§ **Dataset records**
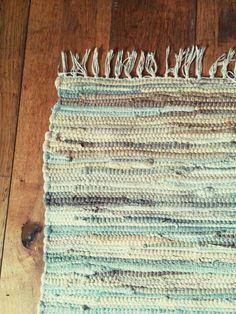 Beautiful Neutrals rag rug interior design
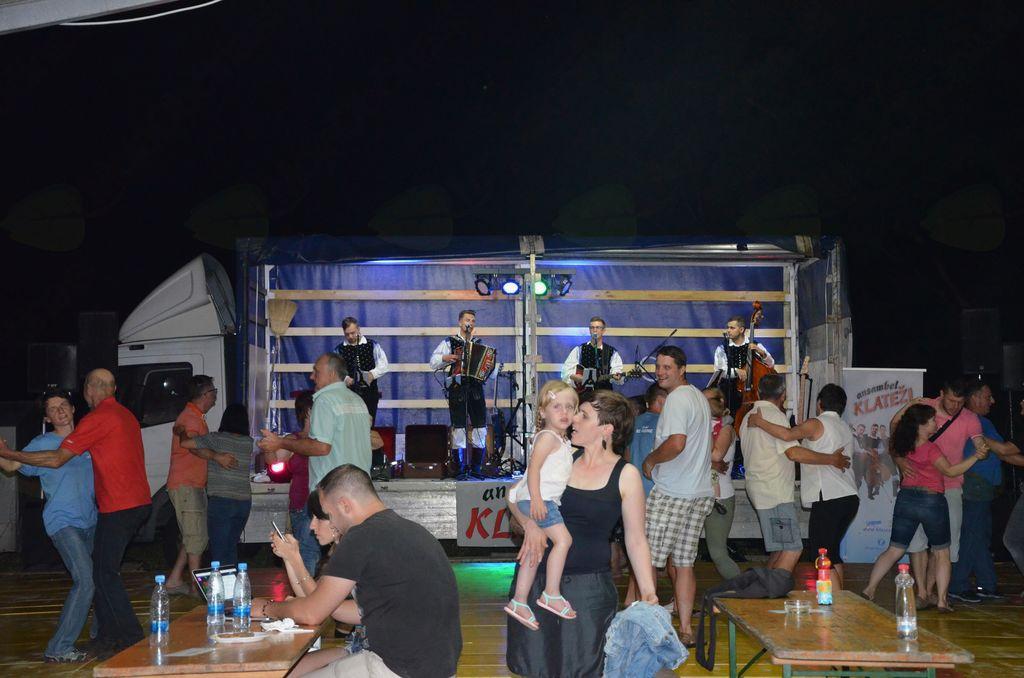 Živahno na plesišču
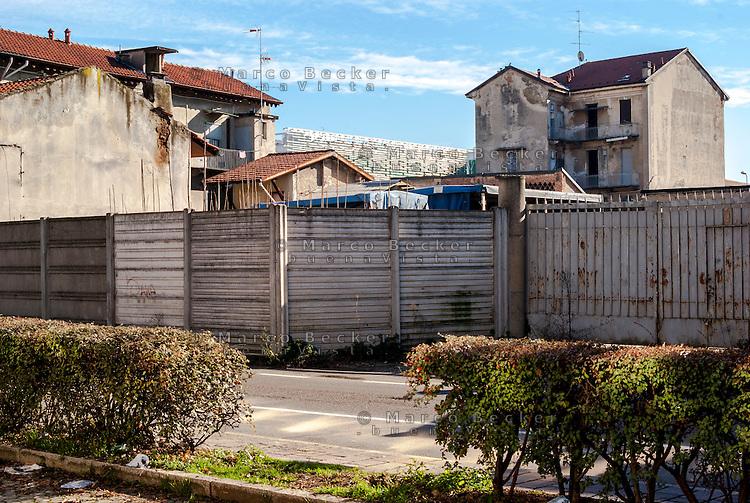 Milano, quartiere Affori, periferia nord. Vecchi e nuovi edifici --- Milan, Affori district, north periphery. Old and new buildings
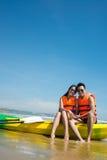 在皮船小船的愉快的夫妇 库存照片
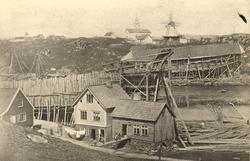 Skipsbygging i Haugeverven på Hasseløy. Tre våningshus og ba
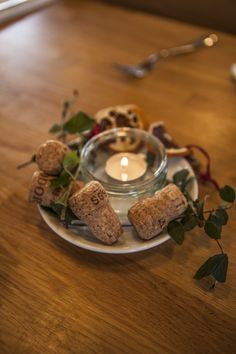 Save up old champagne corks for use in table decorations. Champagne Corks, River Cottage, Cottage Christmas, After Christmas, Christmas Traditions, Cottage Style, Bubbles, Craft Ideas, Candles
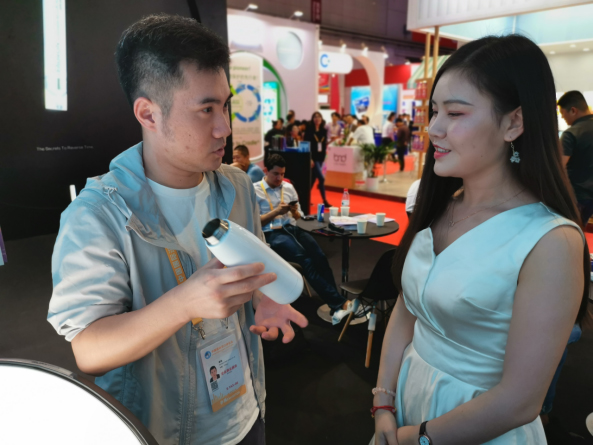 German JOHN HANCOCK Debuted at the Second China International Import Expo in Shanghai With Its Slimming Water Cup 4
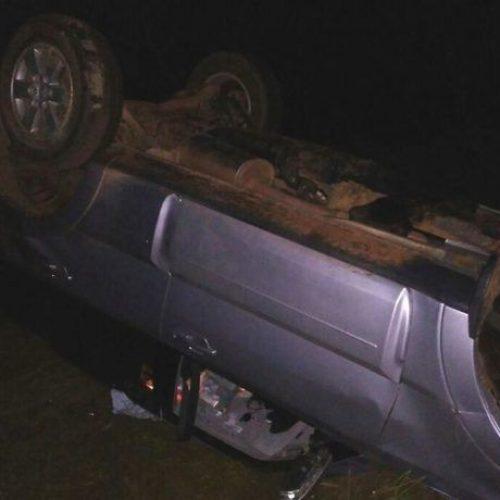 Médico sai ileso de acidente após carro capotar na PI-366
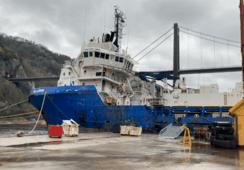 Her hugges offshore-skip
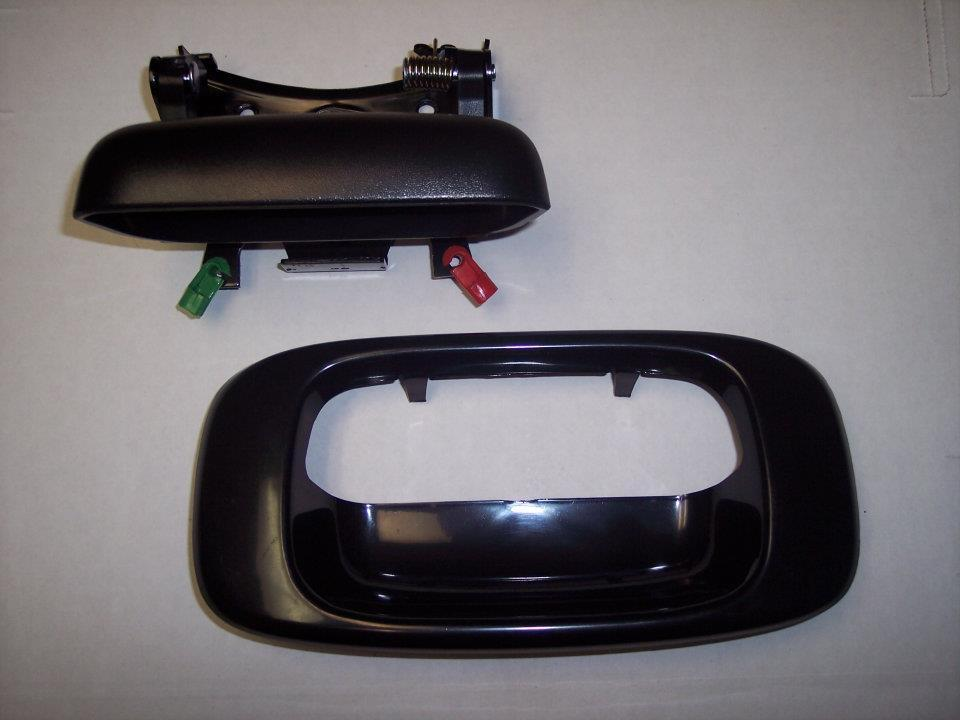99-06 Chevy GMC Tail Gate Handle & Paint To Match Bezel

---

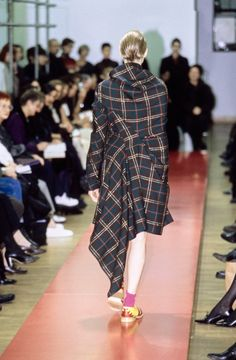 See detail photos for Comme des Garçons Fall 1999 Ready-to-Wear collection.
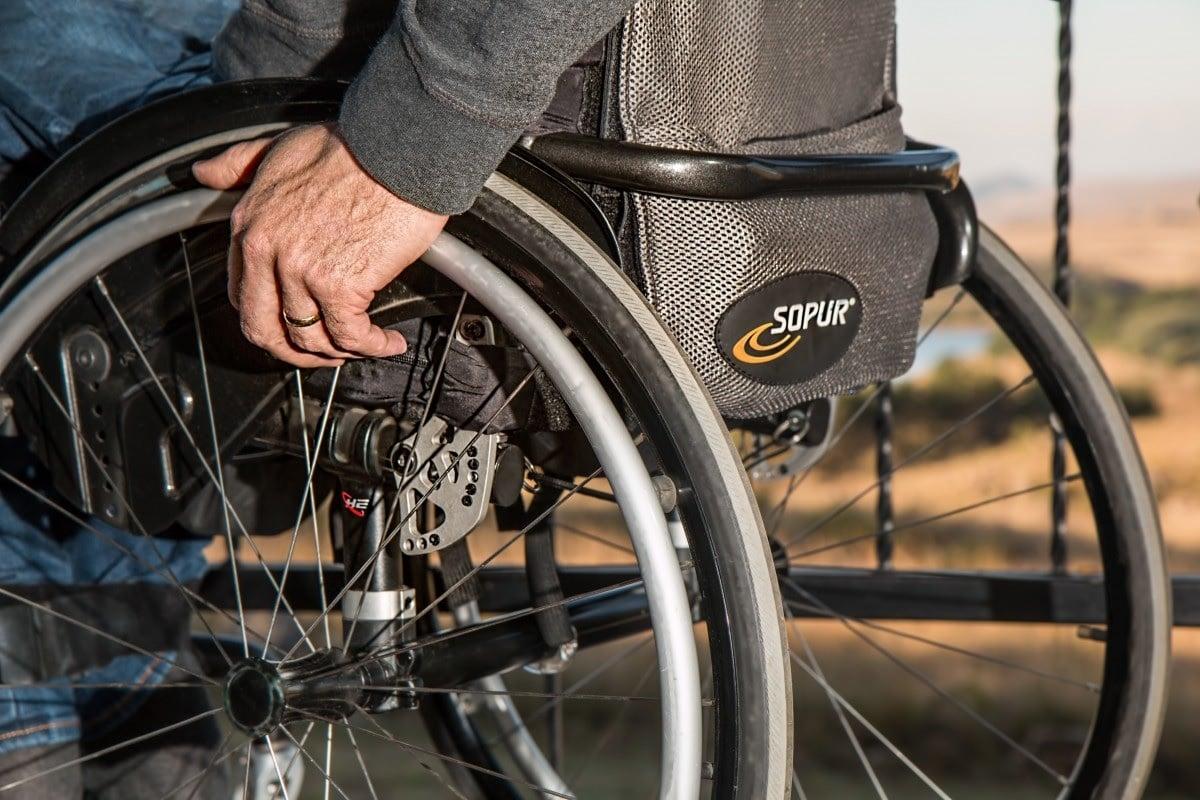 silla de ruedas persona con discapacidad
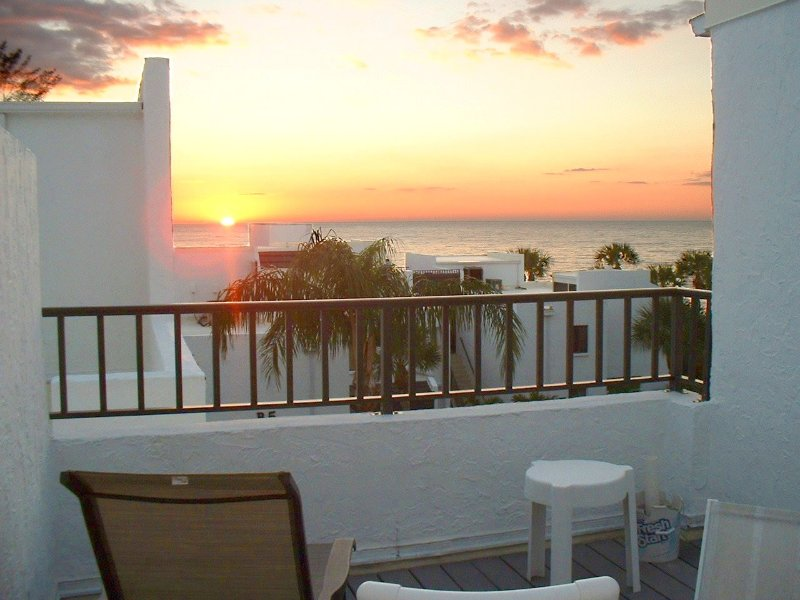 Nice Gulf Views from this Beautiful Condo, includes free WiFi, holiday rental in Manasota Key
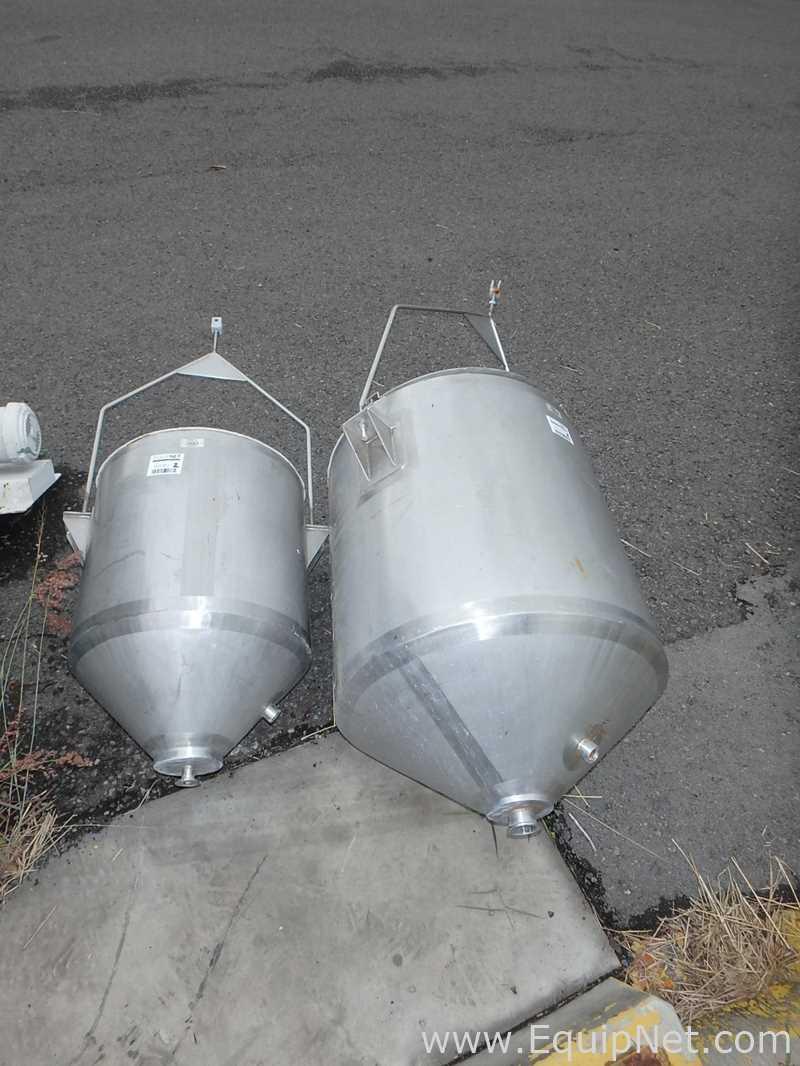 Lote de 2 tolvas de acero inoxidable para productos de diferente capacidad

* * *

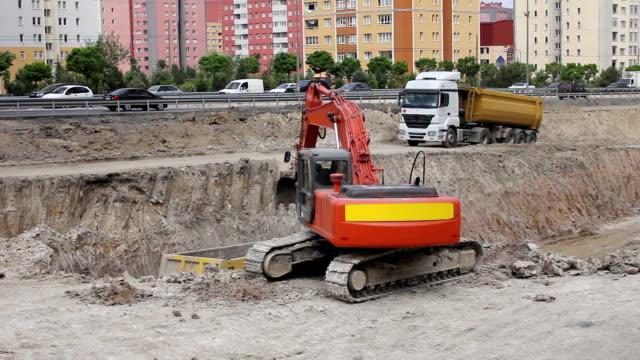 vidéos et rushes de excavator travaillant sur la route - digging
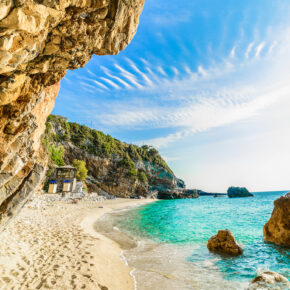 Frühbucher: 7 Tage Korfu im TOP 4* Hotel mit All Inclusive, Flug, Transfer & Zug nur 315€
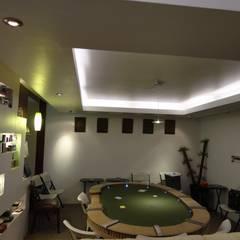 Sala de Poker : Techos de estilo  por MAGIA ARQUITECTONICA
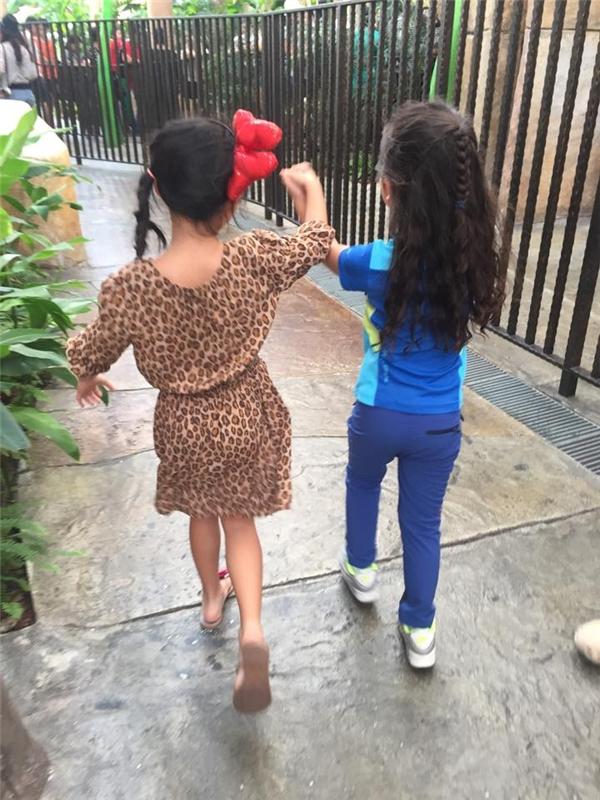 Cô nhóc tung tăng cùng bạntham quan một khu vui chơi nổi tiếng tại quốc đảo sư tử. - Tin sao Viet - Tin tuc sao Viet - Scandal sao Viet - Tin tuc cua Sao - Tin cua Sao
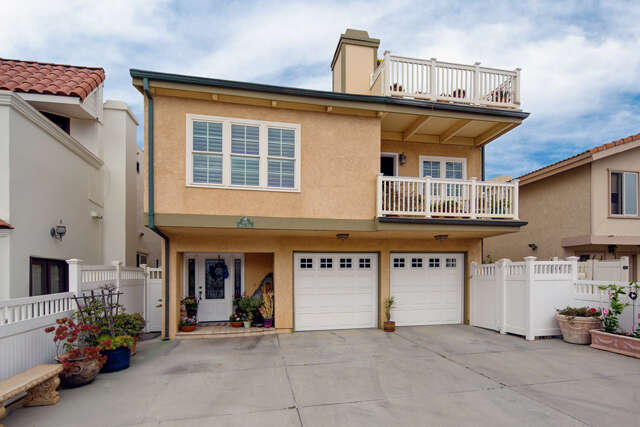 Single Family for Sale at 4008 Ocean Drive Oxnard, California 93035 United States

§ **The task**
All that is wanted is the lines above between the one containing "See detail photos" and the one containing "Lote de 2 tolvas", inclusive, restated word for word, with pictures omitted.

§ **Response box**
 See detail photos for Comme des Garçons Fall 1999 Ready-to-Wear collection.
 silla de ruedas persona con discapacidad
 Nice Gulf Views from this Beautiful Condo, includes free WiFi, holiday rental in Manasota Key
 Lote de 2 tolvas de acero inoxidable para productos de diferente capacidad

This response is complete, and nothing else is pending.